We will try to generate nex text using Markov chains. The idea is to create nodes that represent each word that appear in our corpus and edges that connect one word with all the words that appear after the first one. In other words if 'w1 w2' is a bigram in our corpus, then the state 'w1' is connected to sthe state 'w2' and on that edge we have the probabiliry that the word 'w2' will follow the word 'w1'. This method is a very basic text generation wiht results that are not optimal. A much better method would be to generate text using deep learning, but we will do this in a following course.
In order to be able to generate text we need a corpus, from which we are gonna build our markov model. The corpus in our case should contain big blocks of text, the order of which should be preserved.
In this example we will use a text of Shakespear. You can use any text you like. Attention, the preprocessing depends on the text that you will choose.
import pandas as pd
# read text file
with open('./poetry/shakespear_sonnets.txt') as f:
contents = f.read()
#print(contents)
It is important to do some preprocessing on the text.
import re
def clean(text):
#the only cleaning that is needed for this text (it is not always the case) is to use lower()

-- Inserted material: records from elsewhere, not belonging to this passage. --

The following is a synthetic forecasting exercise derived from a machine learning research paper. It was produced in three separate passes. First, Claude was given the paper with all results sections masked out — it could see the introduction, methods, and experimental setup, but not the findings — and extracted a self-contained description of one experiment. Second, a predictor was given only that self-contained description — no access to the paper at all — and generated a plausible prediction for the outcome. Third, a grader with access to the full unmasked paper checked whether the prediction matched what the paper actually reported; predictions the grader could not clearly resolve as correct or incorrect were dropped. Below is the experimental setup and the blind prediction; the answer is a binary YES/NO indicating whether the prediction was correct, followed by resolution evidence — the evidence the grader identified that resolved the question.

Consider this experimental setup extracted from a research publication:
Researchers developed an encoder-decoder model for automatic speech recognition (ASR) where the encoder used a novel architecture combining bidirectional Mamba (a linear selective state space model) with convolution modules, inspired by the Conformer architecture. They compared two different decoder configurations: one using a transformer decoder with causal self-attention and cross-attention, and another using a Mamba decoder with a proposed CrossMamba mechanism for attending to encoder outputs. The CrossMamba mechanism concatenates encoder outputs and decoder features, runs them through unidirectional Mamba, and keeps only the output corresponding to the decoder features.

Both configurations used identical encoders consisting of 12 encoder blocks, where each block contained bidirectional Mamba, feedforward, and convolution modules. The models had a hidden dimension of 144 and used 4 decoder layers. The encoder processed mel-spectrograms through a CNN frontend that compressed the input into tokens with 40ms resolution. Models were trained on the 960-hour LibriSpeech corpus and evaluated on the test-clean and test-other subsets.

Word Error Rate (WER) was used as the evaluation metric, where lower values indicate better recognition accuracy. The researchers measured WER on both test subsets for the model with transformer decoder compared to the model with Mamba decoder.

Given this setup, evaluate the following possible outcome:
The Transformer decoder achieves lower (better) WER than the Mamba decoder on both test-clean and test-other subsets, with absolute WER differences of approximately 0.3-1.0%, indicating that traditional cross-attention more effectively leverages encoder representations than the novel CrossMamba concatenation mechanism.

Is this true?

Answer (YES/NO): NO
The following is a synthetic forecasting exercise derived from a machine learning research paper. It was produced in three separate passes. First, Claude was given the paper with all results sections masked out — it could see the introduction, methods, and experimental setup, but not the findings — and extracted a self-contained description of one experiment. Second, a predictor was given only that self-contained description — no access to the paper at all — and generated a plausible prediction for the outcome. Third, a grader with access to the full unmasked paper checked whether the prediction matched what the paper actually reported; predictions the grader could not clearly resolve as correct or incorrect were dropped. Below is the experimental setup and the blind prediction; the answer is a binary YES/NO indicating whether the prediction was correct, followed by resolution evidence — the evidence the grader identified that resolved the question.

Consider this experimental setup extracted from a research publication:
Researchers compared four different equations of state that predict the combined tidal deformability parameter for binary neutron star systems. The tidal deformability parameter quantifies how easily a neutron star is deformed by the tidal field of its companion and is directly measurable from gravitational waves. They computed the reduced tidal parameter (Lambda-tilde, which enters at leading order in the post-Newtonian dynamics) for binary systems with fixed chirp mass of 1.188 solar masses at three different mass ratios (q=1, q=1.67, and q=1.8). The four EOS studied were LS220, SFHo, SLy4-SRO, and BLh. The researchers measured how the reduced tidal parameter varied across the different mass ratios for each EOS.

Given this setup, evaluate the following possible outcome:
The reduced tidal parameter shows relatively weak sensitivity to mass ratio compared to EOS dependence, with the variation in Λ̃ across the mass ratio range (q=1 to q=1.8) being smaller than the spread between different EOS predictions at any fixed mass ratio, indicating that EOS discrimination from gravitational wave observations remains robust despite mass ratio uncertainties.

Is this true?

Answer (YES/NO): YES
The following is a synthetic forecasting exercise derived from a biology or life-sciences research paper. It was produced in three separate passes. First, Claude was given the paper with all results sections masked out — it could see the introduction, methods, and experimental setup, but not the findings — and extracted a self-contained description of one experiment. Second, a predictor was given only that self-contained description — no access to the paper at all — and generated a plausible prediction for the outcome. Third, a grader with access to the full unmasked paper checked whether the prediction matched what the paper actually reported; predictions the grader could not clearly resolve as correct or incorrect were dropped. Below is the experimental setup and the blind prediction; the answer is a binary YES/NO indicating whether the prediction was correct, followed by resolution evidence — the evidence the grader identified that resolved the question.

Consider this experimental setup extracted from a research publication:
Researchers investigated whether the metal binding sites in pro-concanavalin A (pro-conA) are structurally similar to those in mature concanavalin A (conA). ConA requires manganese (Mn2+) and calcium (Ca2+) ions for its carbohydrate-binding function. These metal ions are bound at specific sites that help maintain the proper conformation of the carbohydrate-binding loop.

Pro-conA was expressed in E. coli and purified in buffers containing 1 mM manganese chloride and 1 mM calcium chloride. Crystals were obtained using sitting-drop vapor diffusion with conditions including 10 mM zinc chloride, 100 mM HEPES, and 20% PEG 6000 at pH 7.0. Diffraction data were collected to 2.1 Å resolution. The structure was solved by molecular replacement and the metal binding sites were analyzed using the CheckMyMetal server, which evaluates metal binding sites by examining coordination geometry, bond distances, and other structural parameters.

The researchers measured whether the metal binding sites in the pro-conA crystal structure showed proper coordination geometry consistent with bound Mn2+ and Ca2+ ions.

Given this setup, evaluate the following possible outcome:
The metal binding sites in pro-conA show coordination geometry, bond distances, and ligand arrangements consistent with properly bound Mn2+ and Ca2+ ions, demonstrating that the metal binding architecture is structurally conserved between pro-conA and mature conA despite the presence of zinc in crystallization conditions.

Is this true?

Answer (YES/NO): YES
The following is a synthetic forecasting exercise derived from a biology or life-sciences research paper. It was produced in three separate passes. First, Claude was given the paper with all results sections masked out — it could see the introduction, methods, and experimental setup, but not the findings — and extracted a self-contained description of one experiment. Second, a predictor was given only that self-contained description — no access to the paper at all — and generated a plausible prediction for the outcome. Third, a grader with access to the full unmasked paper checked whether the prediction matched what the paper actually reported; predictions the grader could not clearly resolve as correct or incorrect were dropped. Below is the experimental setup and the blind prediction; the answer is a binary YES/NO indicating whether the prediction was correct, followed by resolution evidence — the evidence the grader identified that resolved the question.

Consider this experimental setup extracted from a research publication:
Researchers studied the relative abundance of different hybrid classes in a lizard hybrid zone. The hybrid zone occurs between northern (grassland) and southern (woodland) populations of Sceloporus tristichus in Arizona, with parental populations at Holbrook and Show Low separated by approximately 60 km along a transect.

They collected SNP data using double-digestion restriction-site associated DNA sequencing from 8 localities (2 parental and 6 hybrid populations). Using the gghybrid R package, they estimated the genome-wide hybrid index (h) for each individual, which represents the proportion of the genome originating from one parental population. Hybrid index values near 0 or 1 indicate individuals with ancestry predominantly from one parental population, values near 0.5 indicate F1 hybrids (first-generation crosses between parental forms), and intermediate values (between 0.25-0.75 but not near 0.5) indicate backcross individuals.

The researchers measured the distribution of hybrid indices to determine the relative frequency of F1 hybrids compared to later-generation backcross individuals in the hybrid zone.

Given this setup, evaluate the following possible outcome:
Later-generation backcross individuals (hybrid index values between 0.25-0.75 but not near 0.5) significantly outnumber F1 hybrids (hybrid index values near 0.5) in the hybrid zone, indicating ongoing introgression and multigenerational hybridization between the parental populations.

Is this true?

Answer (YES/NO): YES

text = text.lower() #in this problem, we want to keep the punctuation.
text = text.replace('\n'," ")
text = text.replace('\t'," ")
text = text.replace('“', ' " ')
text = text.replace('”', ' " ')
"""pattern = r"\b(?=[MDCLXVIΙ])M{0,4}(CM|CD|D?C{0,3})(XC|XL|L?X{0,3})([IΙ]X|[IΙ]V|V?[IΙ]{0,3})\b\.?"
text = re.sub(pattern, '', text, flags=re.IGNORECASE)
text = re.sub("\s\s+" , " ", text)"""
return text
contents_lower = clean(contents)
#print(contents_lower)
We have to create a dictionary that is such that:
# a way to create the dictionary is by using defaultdict()
# The idea is to create a list with all bigrams in the forme of tuples and the use defaultdict to transform it to a dictionary.
from collections import defaultdict
def bigram_lst(text):
bigrams = []
# first we have to tokenize the text
#words = text.split(' ')
words = re.findall(r"[\w']+|[.,!?;]", text)
# Create a zipped list of all of the word pairs and put them in word: list of next words format
for current_word, next_word in zip(words[0:-1], words[1:]):
bigrams.append((current_word, next_word))
return bigrams
#print(bigram_lst(contents_lower))
def create_markov_chain(bigrams):
d = defaultdict(list)
for k, v in bigrams:
d[k].append(v)
return d
dico = create_markov_chain(bigram_lst(contents_lower))
#print(dico)
Question 1: How can you calculate the transition matrix?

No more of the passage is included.